EXERCISE GOAL
Collect every line in the records below that contains the word "United".

Stored data
───

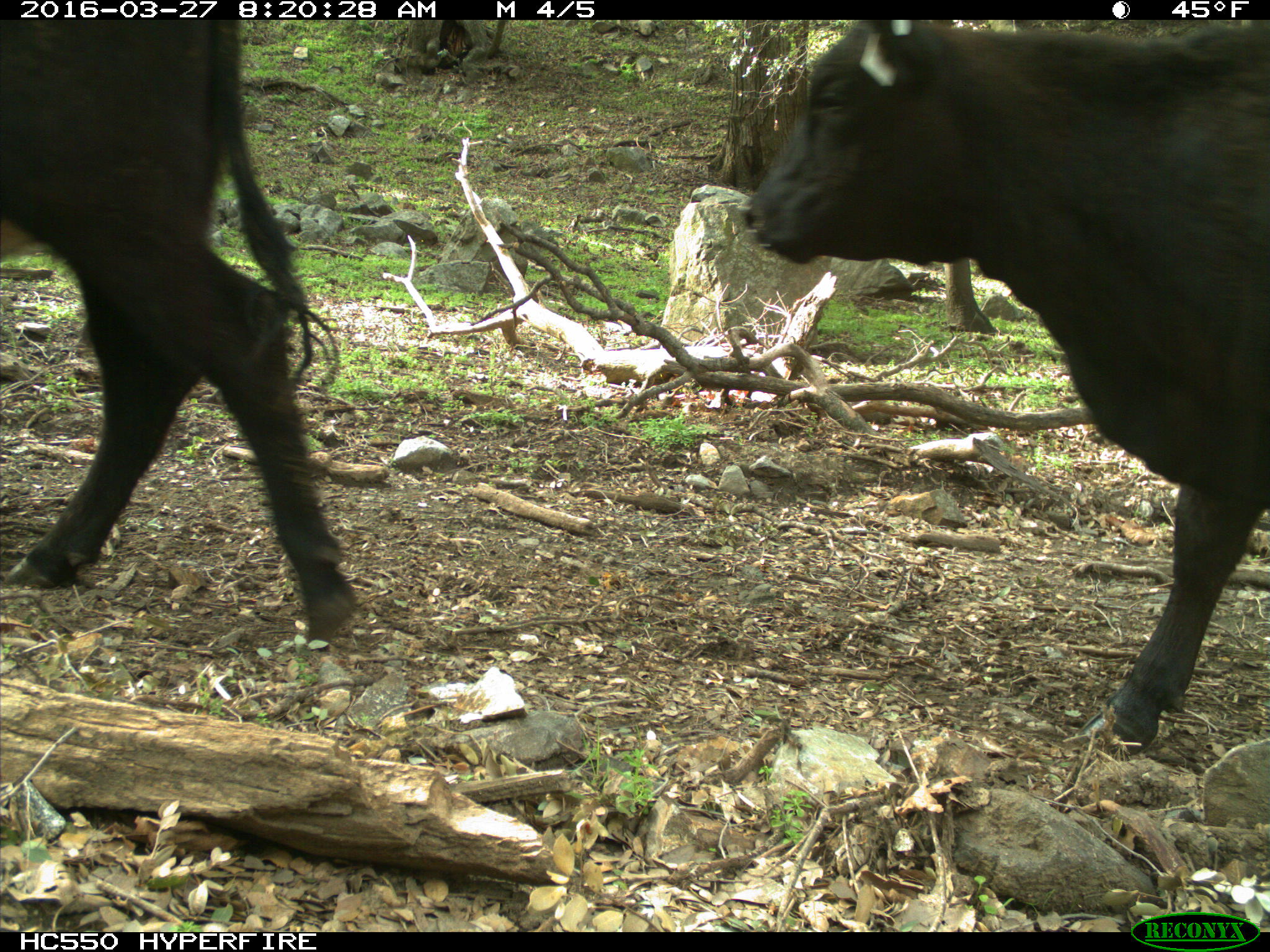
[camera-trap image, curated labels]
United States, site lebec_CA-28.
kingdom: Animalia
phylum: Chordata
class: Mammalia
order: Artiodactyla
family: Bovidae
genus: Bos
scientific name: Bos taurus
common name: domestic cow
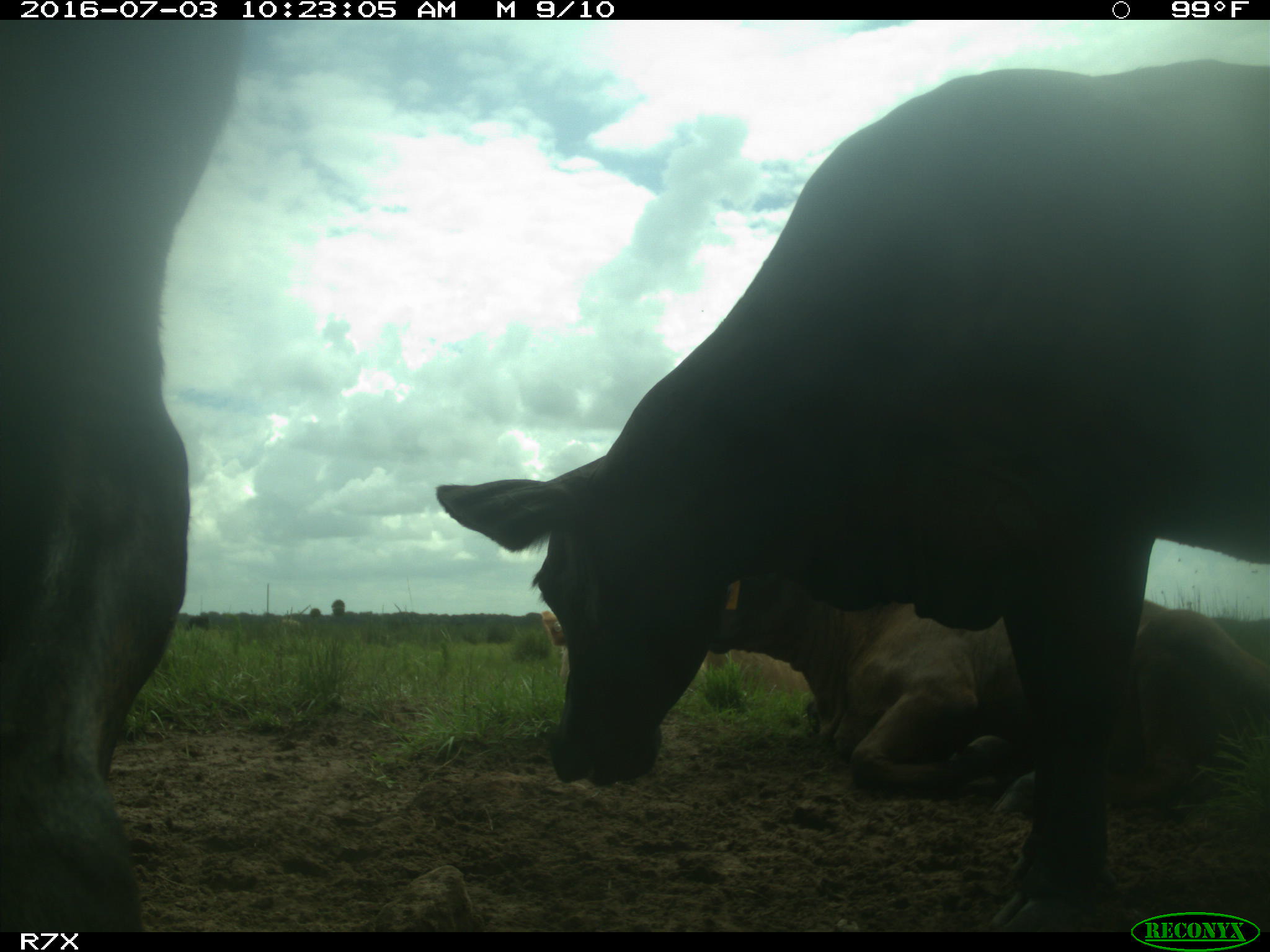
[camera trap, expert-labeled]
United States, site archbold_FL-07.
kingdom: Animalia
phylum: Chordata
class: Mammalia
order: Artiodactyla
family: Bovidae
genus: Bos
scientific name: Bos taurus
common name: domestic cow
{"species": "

───

TASK SOLUTION
United States, site lebec_CA-28.
United States, site archbold_FL-07.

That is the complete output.